(Stored data entries)
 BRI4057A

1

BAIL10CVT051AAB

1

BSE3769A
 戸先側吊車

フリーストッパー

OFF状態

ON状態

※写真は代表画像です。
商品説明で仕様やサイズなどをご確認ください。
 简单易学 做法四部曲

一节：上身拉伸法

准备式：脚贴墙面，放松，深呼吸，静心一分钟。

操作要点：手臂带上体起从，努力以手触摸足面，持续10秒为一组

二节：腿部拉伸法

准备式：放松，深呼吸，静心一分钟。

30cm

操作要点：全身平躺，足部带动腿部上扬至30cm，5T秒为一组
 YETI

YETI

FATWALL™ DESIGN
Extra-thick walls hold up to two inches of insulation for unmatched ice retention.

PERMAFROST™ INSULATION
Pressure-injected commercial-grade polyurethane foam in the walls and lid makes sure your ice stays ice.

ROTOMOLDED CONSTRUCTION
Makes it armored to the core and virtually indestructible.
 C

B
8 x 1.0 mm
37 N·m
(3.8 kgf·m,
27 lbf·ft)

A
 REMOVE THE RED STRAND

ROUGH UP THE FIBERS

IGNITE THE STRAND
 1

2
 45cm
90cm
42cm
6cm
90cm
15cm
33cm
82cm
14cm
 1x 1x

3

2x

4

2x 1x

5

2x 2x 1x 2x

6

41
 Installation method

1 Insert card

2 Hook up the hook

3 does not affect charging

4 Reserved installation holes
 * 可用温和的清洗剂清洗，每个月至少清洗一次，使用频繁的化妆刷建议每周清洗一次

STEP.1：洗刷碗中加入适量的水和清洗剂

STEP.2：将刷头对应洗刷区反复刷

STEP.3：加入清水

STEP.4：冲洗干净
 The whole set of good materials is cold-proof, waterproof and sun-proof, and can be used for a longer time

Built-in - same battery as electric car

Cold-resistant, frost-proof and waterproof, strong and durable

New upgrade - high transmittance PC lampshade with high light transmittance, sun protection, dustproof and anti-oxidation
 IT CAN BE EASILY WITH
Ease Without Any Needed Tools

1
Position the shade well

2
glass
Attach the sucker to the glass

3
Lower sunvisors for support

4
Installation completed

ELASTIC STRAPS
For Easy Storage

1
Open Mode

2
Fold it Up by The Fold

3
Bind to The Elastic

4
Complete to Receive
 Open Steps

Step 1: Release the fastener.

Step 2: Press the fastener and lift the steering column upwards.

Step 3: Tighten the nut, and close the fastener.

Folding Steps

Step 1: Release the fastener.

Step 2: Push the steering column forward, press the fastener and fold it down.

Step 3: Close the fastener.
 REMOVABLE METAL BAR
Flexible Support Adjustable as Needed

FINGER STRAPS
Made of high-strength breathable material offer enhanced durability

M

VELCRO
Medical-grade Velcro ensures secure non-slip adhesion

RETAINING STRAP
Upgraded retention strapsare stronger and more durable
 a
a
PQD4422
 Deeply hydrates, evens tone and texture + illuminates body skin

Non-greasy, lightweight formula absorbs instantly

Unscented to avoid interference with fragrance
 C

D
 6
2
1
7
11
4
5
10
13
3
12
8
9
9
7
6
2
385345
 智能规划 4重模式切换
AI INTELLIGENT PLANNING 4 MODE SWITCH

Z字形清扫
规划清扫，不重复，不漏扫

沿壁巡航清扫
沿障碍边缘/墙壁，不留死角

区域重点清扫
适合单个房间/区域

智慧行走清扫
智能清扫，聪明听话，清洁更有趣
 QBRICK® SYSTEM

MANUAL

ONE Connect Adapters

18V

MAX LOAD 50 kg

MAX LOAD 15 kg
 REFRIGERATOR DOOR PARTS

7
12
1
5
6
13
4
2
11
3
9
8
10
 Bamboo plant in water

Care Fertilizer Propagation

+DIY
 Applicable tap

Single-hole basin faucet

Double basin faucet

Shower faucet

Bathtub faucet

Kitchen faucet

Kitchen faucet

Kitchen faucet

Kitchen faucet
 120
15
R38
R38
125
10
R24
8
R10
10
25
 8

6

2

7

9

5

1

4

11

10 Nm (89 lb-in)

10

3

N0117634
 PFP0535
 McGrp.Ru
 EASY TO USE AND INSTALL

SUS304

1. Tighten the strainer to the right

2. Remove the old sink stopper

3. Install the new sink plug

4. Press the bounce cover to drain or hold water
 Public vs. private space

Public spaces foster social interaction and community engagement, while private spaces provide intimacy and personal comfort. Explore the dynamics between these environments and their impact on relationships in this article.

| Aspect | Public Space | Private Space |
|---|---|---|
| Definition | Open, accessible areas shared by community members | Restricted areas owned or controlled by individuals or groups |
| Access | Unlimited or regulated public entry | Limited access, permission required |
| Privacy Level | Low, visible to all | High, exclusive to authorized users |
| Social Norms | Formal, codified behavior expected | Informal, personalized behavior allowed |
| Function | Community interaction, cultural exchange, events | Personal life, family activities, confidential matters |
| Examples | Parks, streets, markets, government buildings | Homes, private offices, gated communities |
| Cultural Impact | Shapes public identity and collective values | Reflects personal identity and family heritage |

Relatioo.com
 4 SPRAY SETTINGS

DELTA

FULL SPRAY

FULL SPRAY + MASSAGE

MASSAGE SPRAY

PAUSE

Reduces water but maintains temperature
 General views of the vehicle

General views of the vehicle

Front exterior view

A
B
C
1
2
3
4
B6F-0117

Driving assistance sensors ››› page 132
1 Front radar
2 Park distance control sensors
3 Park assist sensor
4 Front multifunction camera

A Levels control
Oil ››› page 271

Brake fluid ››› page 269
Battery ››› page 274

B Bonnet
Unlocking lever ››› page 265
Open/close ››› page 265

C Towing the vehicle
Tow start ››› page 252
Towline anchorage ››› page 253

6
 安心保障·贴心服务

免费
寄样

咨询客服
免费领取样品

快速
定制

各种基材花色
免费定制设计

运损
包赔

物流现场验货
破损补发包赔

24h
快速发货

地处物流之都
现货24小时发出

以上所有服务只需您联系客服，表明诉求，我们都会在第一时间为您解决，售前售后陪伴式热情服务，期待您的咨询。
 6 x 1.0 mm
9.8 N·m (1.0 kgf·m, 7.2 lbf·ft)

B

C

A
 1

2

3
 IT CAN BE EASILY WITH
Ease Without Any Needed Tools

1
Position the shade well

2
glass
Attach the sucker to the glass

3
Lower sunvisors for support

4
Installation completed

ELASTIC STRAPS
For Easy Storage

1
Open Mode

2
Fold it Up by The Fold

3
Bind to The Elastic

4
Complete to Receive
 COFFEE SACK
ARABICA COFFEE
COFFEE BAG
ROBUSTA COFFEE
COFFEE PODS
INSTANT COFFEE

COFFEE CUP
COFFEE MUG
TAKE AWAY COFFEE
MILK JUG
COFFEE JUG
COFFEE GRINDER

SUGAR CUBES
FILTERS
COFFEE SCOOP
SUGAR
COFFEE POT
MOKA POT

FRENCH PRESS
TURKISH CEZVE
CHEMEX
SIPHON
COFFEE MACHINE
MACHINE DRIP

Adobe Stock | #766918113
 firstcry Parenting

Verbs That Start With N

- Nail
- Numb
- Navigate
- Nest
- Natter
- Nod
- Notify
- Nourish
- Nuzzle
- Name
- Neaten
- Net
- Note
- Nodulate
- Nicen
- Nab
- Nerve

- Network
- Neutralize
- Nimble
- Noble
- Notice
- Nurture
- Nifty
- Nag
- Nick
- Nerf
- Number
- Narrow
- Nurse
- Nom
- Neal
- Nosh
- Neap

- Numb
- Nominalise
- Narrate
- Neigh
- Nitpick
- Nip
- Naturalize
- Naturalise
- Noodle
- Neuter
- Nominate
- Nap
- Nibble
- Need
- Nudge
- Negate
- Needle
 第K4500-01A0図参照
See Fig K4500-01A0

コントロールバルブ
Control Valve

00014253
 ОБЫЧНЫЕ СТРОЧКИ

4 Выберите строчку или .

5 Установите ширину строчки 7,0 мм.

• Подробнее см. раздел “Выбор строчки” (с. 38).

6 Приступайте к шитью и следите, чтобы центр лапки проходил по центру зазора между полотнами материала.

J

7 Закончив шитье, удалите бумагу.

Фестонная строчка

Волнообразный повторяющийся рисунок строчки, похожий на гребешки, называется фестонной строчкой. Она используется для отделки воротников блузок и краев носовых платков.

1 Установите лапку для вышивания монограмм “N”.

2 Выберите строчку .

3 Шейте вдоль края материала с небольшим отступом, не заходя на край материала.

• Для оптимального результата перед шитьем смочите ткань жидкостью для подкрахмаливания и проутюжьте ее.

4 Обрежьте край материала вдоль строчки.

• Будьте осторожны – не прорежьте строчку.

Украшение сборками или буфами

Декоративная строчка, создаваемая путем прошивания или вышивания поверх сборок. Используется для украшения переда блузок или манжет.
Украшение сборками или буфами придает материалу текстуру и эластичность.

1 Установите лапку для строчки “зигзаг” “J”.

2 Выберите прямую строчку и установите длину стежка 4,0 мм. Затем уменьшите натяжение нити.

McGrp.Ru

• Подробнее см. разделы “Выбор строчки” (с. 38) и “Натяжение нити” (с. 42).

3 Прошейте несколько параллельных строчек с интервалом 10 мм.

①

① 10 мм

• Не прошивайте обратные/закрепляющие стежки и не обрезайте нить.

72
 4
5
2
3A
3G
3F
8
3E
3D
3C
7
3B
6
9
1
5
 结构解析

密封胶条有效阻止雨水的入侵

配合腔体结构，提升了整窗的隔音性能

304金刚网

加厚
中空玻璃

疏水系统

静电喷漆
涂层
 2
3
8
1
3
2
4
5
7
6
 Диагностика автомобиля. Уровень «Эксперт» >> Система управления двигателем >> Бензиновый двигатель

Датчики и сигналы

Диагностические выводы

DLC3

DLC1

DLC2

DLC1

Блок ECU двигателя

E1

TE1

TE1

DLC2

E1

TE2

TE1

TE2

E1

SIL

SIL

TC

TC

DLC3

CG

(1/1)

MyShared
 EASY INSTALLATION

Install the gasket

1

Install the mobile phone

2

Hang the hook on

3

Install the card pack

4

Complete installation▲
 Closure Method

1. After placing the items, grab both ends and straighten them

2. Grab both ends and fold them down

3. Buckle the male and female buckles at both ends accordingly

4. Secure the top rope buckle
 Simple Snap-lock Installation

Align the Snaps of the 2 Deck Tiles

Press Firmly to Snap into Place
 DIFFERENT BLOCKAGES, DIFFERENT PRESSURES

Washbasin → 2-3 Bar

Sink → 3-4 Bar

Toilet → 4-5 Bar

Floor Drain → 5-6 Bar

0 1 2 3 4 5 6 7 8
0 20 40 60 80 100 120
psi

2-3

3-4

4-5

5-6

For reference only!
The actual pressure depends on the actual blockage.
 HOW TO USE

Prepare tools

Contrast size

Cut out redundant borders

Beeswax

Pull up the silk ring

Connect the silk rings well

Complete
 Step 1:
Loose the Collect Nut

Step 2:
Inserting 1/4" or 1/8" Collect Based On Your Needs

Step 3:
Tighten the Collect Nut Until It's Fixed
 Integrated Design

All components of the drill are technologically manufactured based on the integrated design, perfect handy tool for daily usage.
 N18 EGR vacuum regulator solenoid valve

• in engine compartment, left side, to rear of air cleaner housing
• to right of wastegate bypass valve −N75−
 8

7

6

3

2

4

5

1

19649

__TO DO__. Could you copy every line from the records that has "hold" in it?

__ANSWER TO THE PROBLEM__.
Extra-thick walls hold up to two inches of insulation for unmatched ice retention.
4. Press the bounce cover to drain or hold water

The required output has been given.